Thursday, July 28, 2011

The Secret Life of Eels

You may know that we have eels in the Charles river. You may know that those eels are slimy and slippery. You may have noticed that our eels have a continuous fin (dorsal, anal and tail fin combined).

But did you know that our eels don't ALWAYS live in the river?

Did you know that when they are mature, and it is time to reproduce, they travel to a faraway place called the Sargasso Sea in the Atlantic Ocean?

Well, the sailors in the environmental group at CBI know, and they can tell you the story of the secret life of eels!

The story starts like this:

Soon to be Mr. and Ms.
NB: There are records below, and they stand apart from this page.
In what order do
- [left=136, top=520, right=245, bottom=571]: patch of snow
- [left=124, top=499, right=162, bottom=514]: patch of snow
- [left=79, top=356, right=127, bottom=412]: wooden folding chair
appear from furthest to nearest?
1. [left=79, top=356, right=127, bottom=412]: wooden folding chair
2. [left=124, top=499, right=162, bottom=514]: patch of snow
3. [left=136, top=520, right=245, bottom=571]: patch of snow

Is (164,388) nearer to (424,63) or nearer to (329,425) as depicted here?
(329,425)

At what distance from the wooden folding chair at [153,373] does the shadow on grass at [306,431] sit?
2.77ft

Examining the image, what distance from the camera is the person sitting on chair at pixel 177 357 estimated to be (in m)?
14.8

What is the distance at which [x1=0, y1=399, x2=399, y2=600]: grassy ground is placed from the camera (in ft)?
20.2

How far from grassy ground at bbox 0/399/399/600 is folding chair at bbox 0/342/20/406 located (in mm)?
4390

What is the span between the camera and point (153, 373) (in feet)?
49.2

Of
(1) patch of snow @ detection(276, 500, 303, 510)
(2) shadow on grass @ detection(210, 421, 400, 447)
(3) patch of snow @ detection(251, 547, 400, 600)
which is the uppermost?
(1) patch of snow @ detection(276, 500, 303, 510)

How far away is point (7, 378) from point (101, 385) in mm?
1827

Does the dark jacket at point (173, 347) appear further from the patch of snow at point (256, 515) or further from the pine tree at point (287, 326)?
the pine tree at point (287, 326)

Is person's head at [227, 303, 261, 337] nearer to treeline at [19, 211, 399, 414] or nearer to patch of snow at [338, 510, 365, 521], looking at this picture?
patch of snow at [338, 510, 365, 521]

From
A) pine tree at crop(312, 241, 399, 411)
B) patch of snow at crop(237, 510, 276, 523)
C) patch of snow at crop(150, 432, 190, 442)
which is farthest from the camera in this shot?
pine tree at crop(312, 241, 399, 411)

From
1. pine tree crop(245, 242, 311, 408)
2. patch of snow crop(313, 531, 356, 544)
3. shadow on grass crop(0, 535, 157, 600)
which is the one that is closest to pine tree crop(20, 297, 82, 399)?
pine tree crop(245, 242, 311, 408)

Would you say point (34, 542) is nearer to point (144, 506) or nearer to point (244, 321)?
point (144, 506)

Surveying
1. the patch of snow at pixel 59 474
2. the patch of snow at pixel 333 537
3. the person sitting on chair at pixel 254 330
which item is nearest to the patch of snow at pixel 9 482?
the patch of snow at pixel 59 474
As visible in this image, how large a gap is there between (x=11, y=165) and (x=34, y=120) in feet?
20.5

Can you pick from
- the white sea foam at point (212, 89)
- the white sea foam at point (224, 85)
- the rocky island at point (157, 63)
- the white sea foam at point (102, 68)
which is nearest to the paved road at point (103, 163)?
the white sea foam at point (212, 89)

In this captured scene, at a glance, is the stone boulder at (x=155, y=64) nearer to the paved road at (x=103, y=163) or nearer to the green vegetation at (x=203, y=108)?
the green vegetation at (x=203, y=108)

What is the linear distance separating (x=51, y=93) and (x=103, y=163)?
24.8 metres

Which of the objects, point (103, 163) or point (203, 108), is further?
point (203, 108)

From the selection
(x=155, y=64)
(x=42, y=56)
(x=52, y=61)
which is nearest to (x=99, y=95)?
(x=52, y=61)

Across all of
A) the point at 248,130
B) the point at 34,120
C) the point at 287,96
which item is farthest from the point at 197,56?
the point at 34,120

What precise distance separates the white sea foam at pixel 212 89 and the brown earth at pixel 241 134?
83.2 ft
American eel travel from different parts of the Charles (along with many other freshwater bodies in the US and Europe) all the way to the Sargasso Sea, which lies in the middle of the Atlantic Ocean.

After the eels spawn, tons of little eel eggs are carried by prevailing currents. Eventually, they turn into leptocephali (strange clear eel larvae), then glass eels (almost like transparent worms), then elvers (adolescent eels), then yellow eels (almost grown up), then finally silver eels.

During this journey, which can take 1-3 YEARS, the eels move from the sargasso sea into estuaries and eventually into rivers, lakes and streams.

What a journey!! (Don't you think so?)

At Community Boating, we know the story of the secret life of eels, but we prefer to handle them merely for their superb sliminess!